** TASK DIRECTIONS **
Go through the records and tally the lines that include the word "KEYWORDS". The answer is that total alone.

--- PROVIDED DATA Enclosed Below ---

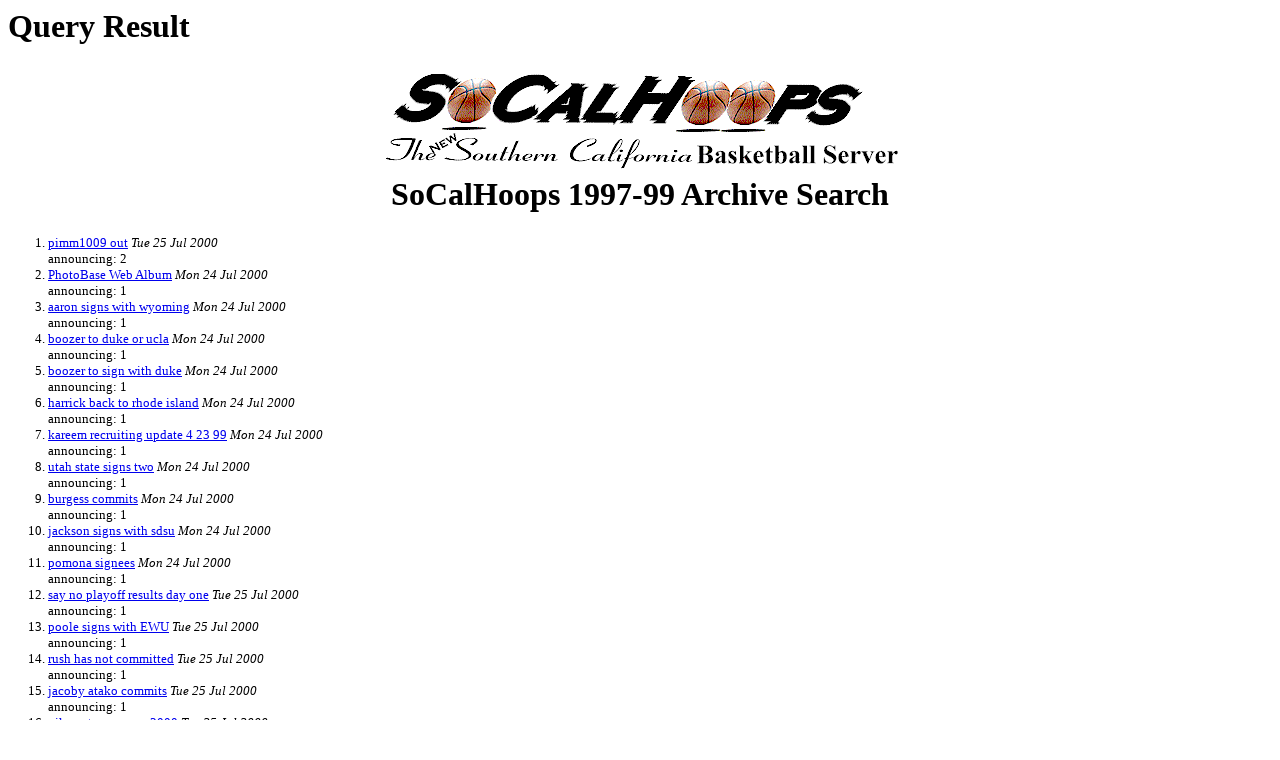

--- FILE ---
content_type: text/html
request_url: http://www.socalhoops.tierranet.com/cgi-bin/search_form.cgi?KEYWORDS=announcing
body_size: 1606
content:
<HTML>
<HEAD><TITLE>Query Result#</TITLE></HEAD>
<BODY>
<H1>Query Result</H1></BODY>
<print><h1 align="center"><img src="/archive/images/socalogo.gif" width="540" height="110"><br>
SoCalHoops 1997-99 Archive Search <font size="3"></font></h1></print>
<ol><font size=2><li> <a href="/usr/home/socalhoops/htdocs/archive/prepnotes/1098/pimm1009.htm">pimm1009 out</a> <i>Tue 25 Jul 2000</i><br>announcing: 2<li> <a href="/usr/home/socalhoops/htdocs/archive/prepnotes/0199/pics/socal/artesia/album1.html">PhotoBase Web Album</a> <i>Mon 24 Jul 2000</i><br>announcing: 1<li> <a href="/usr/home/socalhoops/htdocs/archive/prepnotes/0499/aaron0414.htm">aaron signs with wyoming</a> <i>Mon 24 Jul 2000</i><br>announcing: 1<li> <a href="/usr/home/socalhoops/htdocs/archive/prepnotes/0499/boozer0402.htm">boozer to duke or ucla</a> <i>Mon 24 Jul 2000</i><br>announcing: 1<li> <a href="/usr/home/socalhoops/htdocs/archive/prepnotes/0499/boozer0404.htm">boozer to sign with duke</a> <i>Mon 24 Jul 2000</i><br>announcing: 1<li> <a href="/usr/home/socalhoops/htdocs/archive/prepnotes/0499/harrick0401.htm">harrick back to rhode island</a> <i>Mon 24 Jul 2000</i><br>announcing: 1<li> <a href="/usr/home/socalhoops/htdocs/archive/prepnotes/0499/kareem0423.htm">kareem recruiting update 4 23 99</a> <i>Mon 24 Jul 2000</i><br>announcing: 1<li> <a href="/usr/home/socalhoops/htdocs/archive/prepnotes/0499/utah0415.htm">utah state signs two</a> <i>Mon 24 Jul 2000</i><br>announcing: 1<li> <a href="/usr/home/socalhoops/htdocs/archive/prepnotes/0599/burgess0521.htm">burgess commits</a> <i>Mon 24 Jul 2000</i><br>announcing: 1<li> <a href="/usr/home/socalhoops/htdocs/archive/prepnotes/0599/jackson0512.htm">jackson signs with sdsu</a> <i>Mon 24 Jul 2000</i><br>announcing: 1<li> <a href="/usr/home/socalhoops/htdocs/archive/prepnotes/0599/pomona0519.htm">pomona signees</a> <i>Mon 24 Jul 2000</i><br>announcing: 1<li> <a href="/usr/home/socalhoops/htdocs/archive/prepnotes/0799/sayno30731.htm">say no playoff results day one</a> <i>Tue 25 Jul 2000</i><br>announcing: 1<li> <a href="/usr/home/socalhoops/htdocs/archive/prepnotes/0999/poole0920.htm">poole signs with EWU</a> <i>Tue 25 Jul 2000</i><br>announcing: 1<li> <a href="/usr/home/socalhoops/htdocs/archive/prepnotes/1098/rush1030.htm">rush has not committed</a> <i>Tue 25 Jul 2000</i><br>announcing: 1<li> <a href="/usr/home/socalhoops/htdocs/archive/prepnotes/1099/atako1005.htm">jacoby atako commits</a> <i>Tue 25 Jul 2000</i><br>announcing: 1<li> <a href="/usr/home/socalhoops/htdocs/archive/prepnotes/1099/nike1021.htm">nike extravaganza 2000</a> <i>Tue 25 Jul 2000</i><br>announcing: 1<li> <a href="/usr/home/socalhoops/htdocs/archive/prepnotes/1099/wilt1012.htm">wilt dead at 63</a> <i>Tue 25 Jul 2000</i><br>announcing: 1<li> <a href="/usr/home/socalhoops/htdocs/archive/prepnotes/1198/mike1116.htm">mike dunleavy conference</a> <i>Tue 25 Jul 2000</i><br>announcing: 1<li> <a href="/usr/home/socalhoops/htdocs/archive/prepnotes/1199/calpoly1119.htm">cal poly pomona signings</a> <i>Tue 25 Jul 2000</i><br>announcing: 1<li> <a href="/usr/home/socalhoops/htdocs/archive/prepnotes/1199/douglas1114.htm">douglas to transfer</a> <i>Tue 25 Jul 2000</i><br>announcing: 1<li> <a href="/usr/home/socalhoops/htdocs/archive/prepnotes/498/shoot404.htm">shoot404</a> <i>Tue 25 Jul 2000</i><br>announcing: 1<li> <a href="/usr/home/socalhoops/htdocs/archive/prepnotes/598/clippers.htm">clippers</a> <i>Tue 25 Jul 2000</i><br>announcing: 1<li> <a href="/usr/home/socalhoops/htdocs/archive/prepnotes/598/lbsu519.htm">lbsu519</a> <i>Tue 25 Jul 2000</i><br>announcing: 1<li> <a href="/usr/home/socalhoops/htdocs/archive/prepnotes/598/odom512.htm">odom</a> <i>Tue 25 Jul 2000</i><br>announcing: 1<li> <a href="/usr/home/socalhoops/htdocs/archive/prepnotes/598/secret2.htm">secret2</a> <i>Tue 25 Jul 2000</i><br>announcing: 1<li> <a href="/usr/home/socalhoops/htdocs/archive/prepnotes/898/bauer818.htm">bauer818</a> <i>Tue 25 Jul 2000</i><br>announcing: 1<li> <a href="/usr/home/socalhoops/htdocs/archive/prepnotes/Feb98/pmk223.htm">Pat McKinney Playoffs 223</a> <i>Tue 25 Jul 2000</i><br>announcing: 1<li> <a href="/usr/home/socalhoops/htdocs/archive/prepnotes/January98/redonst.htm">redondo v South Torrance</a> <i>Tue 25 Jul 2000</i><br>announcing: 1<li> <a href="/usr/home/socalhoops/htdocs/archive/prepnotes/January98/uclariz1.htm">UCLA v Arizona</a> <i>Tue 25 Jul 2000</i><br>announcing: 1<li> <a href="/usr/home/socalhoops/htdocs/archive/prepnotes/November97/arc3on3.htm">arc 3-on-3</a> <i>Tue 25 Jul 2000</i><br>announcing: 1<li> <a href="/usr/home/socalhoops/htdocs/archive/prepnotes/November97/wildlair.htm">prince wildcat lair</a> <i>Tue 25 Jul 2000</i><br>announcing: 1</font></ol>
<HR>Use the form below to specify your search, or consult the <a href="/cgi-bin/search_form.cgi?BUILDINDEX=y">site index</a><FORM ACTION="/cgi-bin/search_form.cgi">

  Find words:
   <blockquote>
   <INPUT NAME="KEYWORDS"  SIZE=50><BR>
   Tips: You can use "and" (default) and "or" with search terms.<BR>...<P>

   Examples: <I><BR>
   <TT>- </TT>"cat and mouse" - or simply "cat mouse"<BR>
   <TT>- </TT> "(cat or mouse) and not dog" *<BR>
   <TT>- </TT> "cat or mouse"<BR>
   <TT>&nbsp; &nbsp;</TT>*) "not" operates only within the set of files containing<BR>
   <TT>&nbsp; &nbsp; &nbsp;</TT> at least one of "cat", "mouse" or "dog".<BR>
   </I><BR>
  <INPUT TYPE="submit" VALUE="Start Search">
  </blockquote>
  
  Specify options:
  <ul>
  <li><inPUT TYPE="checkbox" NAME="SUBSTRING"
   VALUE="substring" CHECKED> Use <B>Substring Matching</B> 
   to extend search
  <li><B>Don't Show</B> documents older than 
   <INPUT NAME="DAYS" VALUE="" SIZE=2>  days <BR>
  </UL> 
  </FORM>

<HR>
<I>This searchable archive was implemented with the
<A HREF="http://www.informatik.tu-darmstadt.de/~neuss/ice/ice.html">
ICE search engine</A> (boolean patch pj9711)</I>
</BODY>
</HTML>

--- End of Enclosed PROVIDED DATA ---

** EXERCISE RESPONSE **
2